-------- Teks yang Diberikan

Minggu ini 14 April 2019, dalam minggu gerejawi dinamai Minggu Palma. Dalam liturgi gerejawi, Minggu Palma adalah minggu peringatan yang selalu jatuh pada hari minggu sebelum Paskah. Peristiwa ini merujuk pada peristiwa yang dicatatkan pada ke empat injil, yakni Matius 21:1-11; Markus 11:1-11; Lukas 19:28-44 dan Yohanes 12:12-19. Dalam minggu Palma, diperingati peristiwa masuknya Yesus ke kota Yerusalem sebelum Ia di salibkan.
Dalam perspektif sosio-politis, peristiwa masuknya Yesus ke kota Yerusalem, dan yang mendapat penyambutan dari massa rakyat dengan mengelu-elukan Hosanna sebagai nyanyian penyambutannya adalah sebuah penanda kuatnya imajinisasi mesianik di lekatkan pada Yesus. Imajinasi tentang datangnya seorang Mesias yang akan membawa pembaharuan atas sebuah sistem kehidupan. Sistem kehidupan yang dirasa menindas, manipulatif dan diskriminatif, yang pada saat itu dialami massa rakyat di bawah penindasan dan kekuasaan Romawi.
Namun beberapa hari kemudian imajinasi itupun berubah arah. Penyambutan dgn nyanyian “Hosana” berubah menjadi “kutuk” penyaliban “Salibkan..Salibkan”. Apakah Yesus tidak sadar bahwa nyanyian imajinatif hosana tersebut akan berubah menjadi kutuk penyaliban?
Saya teringat pada Rene Girrad dgn Scapegoat-nya. Sebuah mekanisme kambing hitam yang bekerja dalam sebuah proses sosial-agama-politik. Melalui perspektif ini kedatangan Yesus ke Yerusalem dapat dilihat sebagai sebuah proses terjadinya pengkambing hitaman, namun juga sekaligus terjadinya penelanjangan terhadap sistem dan struktur kehidupan yang korup, menindas, diskriminatif dan manipulatif.

----------------
-------- Cuplikan Data

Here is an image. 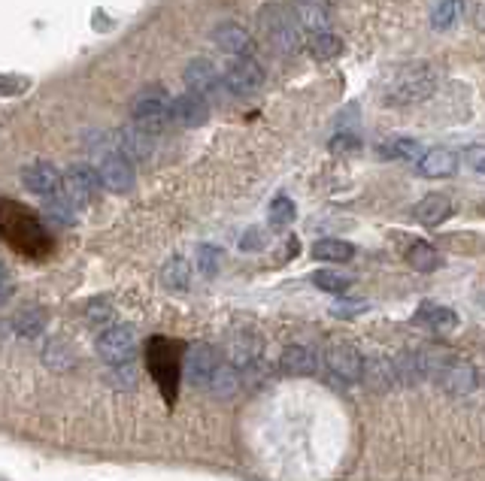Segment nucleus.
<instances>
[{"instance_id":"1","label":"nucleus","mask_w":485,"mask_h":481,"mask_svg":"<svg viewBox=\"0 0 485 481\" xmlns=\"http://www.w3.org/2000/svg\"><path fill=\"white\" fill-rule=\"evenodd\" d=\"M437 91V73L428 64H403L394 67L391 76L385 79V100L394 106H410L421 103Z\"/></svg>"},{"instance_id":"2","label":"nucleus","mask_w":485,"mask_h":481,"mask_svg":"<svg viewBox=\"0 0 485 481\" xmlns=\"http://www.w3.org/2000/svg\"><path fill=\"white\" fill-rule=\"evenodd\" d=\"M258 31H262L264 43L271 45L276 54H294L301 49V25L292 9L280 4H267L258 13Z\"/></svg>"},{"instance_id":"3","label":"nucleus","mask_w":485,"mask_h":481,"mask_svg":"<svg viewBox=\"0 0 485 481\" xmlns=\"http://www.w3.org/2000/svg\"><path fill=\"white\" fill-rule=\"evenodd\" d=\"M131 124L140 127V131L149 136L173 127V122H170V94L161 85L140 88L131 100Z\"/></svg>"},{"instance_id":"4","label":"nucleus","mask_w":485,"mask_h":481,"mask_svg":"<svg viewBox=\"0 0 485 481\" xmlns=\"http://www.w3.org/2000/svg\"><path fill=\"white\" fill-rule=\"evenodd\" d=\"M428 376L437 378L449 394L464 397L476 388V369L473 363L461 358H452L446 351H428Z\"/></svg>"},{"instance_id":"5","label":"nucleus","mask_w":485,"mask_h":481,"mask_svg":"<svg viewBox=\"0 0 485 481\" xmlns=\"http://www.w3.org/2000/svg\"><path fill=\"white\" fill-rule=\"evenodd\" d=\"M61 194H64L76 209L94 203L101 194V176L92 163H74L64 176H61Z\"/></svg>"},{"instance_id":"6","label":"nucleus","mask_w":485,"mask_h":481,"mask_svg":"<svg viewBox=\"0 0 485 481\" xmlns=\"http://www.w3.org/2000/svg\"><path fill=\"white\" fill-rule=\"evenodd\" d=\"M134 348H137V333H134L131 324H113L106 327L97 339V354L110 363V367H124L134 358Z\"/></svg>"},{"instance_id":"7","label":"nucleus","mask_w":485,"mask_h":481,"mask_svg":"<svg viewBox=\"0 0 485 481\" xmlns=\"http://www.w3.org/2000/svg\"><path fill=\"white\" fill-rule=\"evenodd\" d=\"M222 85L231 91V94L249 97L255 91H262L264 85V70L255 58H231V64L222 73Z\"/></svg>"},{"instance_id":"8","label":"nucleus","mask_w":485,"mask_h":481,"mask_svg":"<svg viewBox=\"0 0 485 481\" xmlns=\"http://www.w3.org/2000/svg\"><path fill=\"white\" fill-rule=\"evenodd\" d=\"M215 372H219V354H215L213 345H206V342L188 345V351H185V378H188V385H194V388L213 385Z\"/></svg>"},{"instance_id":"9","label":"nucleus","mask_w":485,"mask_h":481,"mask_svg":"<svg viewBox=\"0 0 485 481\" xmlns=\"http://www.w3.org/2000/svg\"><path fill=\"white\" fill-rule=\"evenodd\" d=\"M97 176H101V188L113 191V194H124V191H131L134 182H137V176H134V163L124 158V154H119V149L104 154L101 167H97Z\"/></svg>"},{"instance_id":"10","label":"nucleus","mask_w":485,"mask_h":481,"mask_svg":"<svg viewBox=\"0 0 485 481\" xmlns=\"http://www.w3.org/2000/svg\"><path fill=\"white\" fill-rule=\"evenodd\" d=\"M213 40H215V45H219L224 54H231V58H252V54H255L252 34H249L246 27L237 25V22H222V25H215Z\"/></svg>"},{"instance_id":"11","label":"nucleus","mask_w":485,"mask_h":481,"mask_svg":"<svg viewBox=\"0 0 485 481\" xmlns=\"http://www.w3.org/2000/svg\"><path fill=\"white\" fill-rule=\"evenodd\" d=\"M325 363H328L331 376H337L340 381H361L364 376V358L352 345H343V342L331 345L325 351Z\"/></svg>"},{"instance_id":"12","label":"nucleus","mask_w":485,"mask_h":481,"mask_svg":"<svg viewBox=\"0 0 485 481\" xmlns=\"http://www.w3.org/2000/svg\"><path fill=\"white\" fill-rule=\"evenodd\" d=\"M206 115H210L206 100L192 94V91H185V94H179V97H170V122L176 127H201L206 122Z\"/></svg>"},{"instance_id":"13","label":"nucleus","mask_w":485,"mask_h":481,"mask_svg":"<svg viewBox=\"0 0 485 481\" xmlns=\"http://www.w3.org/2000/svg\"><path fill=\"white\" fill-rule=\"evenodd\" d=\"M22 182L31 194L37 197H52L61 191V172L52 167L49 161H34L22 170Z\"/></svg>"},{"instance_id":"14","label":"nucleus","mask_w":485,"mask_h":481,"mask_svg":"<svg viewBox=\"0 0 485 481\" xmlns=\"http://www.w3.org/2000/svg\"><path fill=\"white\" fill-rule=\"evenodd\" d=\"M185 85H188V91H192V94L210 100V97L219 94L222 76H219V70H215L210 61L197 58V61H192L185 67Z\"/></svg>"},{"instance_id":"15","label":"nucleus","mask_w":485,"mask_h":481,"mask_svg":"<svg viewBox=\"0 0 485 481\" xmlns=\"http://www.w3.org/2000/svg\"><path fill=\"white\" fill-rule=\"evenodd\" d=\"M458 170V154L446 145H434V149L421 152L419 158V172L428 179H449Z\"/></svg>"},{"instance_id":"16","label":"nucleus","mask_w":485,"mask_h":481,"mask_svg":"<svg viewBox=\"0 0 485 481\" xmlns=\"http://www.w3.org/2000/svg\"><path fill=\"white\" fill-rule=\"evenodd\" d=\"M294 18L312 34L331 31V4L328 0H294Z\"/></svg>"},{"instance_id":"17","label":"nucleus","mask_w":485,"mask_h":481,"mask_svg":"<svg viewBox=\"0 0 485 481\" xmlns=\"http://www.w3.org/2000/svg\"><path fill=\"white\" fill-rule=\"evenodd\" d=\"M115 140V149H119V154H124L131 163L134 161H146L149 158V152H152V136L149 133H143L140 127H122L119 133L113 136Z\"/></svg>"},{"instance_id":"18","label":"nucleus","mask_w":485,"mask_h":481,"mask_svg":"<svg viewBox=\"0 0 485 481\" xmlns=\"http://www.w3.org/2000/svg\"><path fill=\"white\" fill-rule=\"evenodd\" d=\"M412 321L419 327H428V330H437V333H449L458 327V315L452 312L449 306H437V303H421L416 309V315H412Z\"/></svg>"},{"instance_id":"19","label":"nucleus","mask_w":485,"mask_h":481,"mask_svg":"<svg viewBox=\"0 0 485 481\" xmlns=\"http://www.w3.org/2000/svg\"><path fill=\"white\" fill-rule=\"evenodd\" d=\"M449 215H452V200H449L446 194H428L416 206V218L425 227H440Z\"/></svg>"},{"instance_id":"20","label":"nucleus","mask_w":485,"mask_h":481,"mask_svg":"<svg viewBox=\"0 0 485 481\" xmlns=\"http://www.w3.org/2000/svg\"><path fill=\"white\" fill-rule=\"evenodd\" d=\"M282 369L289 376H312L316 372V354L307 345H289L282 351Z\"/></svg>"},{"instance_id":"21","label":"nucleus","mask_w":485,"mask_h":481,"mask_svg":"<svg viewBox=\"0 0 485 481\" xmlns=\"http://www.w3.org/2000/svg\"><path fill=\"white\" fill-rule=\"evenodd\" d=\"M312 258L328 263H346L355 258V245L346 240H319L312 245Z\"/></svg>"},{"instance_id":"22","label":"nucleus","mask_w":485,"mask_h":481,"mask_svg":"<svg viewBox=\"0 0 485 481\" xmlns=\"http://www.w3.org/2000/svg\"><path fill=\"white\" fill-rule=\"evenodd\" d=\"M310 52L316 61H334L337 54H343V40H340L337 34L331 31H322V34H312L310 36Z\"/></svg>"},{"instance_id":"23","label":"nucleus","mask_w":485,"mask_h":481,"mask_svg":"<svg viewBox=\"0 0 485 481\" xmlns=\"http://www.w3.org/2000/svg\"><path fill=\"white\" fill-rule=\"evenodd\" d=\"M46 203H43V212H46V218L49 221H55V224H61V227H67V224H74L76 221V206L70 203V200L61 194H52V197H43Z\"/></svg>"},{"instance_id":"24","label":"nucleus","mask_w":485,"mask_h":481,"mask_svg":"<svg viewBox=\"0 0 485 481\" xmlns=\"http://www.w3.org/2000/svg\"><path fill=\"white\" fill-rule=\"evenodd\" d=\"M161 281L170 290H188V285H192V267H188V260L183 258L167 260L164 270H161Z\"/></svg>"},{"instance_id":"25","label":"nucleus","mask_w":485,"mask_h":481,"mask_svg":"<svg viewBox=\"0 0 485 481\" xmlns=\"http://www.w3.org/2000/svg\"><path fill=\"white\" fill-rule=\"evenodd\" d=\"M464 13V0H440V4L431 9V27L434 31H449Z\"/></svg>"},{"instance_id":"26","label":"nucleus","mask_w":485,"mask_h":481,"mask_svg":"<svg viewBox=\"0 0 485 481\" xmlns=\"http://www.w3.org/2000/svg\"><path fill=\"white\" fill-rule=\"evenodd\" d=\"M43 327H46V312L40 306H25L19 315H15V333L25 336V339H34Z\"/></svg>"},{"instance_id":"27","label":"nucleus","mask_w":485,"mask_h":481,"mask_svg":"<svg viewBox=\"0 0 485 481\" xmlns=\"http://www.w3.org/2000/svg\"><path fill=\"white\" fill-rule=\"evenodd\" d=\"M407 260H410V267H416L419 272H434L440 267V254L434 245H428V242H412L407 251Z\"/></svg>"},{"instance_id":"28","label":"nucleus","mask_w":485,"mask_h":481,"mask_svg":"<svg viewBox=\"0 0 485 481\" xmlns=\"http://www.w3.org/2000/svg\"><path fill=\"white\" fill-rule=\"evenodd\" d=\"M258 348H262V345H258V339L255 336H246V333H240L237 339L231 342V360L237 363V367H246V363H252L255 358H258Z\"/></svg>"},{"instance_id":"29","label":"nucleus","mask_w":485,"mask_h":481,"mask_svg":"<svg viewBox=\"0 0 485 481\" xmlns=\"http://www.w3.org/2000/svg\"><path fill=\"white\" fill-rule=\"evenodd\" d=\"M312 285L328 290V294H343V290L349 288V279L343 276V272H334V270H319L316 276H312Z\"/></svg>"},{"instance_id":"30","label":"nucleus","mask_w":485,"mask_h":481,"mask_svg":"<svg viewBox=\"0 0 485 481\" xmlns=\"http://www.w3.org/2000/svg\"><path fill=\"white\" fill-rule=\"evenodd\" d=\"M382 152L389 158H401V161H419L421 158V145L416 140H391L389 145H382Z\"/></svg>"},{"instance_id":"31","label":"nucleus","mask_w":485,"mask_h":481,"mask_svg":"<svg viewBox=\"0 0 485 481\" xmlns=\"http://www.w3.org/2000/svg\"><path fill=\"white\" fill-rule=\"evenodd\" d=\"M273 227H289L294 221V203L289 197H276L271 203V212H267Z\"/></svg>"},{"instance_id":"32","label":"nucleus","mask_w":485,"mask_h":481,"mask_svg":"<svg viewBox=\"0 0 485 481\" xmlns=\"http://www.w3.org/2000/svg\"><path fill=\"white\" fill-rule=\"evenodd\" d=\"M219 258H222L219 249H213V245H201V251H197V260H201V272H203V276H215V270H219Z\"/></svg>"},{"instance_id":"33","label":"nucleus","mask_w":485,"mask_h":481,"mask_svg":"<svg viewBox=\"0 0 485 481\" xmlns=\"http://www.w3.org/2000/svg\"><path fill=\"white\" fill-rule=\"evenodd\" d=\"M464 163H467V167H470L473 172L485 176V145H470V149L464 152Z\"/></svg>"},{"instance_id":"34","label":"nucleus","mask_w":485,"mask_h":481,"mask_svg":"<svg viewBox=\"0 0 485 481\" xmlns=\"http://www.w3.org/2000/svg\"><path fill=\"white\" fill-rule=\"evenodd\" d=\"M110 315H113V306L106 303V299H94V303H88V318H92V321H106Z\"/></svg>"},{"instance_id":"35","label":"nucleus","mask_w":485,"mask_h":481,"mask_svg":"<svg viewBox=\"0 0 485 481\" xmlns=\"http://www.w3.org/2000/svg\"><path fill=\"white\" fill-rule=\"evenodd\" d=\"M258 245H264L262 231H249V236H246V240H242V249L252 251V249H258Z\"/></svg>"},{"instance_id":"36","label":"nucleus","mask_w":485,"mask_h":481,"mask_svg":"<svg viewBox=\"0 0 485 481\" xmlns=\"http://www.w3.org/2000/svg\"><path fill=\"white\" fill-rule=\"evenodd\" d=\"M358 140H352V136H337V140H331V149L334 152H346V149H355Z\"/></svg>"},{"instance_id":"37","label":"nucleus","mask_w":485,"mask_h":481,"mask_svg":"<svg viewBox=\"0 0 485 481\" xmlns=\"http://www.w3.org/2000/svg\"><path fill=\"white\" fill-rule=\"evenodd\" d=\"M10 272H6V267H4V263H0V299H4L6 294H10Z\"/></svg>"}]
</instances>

----------------

• **Tugas Anda**: Teruskan tulisan tentang Minggu Palma itu, mulai sesudah kalimat terakhirnya. Data tersebut tidak dipakai sama sekali di sini.

• **Jawabannya**:
Kedatangan Yesus ke Yerusalem, yang diperingati dalam peristiwa minggu Palma ini ternyata telah menimbulkan kekuatiran bagi penguasa politik dan agama saat itu. Pilihan Yesus dalam pelayanannya memberitakan tentang Kerajaan Allah, bersama dengan orang-orang pinggiran dan menjadikan “pinggiran” dan orang-orang pinggiran, yang tertindas dan menjadi korban dehumanisasi entah secara sosiologis, politis ataupun religious menjadi pusat cinta kasih Allah telah mengganggu kestabilan sosial-politik agama. Harapan tentang kehadiran kerajaan Allah yang diberitakan Yesus tidak hanya berdimensi fururis tapi juga presentis telah membangkitkan harapan bagi orang-orang pinggiran, yang secara harfiah tersingkir dari kehidupan sosial, moral bahkan keagamaan. Tapi sebaliknya mengganggu status quo politik dan agama.
Yesus menelanjangi struktur dan sistem kehidupan yg dimanipulasi oleh tikus-tikus busuk atas nama politik dan agama. Yesus menelanjangi oportunisme berbaju politik dan agama yg dimanipulasi untuk menumpuk harta dan kekuasaan demi kepentingan dirinya sendiri. Bahkan Yesus menampilkan secara vulgar wajah-wajah mereka yang selama ini berada dalam persembunyiannya.
Inilah yang akhirnya mendasari rekayasa politik kambing hitam oleh koalisi elit politik dan agama. Dengan mengeksploitasi dan mengkapitalisasi keyakinan pada massa rakyat melalui proses demagogi, propaganda dan mobilisasi kebencian pada akhirnya menggeser penyambutan dan pengharapan pada kedatangan Yesus yang berpuncak pada salib.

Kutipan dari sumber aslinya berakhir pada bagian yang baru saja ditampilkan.